In a decision that could have far-reaching impact if upheld on appeal, a federal district judge has ruled “prison gerrymandering” in Jefferson County, Florida, to be unconstitutional.
The practice of counting prison inmates (who cannot vote) as local residents when drawing district maps for elections dilutes the clout of voters in other districts without prisons. And, given the demographics of incarcerated populations are disproportionately heavy with people of color (especially blacks), these prison-gerrymandered districts appear on paper to have more minority voters than is actually the case. What that amounts to is a bleaching of the districts around the prison-gerrymandered ones, giving an edge to Republicans in those districts.
It’s not just Florida. In 2010, New York lawmakers ended prison gerrymandering in that state, although it wasn’t until 2012 that Republican opponents gave up their appeal designed to restore the old method. But in the majority of states, prisoners are still counted for districting purposes where they are incarcerated, not where they lived when they were convicted. This is no surprise because the Census Bureau also counts prisoners where they are incarcerated.
In the old days, this didn’t matter so much because prisons were generally built close to populations where inmates came from. But in the past quarter-century or so, new prisons have been built in rural areas even though they continue to incarcerate minorities from urban areas. The upshot: Black prisoners from urban areas boost the voting power of rural, white districts.
The effect is large. In the last Census, the black voting-age population of Florida’s Jefferson County came in at 47.6 percent. Remove black prisoners residing in the county’s state prison and the tally is just 32.7 percent.
In an 86-page decision, Judge Mark Walker, appointed to the bench by Barack Obama in 2012, said the county had violated the 14th Amendment’s “one person, one vote” clause.

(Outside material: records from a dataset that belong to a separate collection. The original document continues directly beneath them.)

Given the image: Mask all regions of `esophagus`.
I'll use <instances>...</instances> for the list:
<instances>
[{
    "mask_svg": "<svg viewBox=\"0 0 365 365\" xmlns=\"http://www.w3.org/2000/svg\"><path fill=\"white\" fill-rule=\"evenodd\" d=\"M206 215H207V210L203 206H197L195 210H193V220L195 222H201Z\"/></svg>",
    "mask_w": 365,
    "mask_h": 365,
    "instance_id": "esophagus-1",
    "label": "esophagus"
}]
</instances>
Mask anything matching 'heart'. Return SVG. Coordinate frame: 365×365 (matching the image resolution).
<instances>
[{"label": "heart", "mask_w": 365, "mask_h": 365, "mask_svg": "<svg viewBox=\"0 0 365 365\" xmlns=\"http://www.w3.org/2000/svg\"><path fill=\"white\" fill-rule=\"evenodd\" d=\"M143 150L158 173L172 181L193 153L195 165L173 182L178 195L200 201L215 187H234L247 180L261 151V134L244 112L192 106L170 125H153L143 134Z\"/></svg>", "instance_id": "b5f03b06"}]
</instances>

Given the Census Bureau’s way of counting prisoners, Jefferson County’s decision to remap its districts by including the inmate population together with voting residents in its calculations might seem reasonable. But there’s chicanery these days in the prison gerrymandering scheme, as reported by Matt Dixon last September:
In a private gathering during last month’s Republican Party of Florida quarterly meeting, state Rep. Janet Adkins told a group of North Florida GOP activists that the key to defeating Corrine Brown, a black Jacksonville Democrat, is boosting the number of black prisoners in her district.
“You draw [Brown's seat] in such a fashion so perhaps, a majority, or maybe not a majority, but a number of them will live in the prisons, thereby not being able to vote,” said Adkins, a Nassau County Republican, referring to black resident.

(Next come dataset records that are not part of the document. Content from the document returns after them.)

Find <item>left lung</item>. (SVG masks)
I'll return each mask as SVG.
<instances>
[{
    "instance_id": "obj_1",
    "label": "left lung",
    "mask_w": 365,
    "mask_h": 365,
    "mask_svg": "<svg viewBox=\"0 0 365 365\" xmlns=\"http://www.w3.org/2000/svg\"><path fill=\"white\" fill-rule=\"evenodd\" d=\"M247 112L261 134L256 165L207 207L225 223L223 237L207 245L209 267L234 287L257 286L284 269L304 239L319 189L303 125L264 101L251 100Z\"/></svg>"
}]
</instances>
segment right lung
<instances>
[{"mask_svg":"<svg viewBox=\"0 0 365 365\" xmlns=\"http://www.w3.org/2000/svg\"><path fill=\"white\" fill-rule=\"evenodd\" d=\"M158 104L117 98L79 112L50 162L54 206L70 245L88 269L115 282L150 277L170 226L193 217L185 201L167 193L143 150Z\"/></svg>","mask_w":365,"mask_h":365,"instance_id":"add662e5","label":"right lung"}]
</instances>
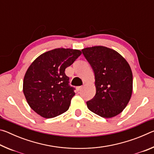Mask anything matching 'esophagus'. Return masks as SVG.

The new district for Brown, which the Florida Supreme Court upheld in December, has 18 prisons in it. After the court ruled, Brown stated:
“I have said from the outset that the newly proposed boundaries of Congressional District 5 make it a non-performing district not only for an African-American, but for a member of the Democratic Party. Clearly, those who drew up the map knew that the new congressional district has 18 prisons in it. And they also know that in the state of Florida, felons cannot vote; so not only was the black voting age population (VAP) decreased from 50-45 percent, many of these people are not allowed to vote, so the VAP number is, in reality, vastly below 45 percent.
“Indeed, the diminishment of the black voting age population in this newly drawn district, which consists of 18 prisons that holds 17,000 prisoners, would give the newly drawn Congressional District 5 one of the highest prison populations in the state.
In the Jefferson County case, the American Civil Liberties Union argued that the remapping “unlawfully inflates the political strength of actual residents in the district that houses the prison and dilutes the voting strength of those living in all of the other districts in the county."
ACLU lawyer Nancy Abudu told Alice Ollstein at ThinkProgress:
...that not only do the inmates in Jefferson County lack the right to vote, the vast majority are not residents of the county, but were arrested in other parts of the state and shipped hundreds of miles away to serve their sentence.
According to the ACLU, of the nearly 1,200 inmates in the correctional center, only nine were convicted in Jefferson County. Yet the inmates make up a whopping 43 percent of the voting age population in District 3. “It skews the numbers so dramatically in this instance” ...
One more example of how Republicans seem eternally intent on figuring out ways to weaken the political clout of people whose voter preferences they don’t like. In other words: Same old, same old.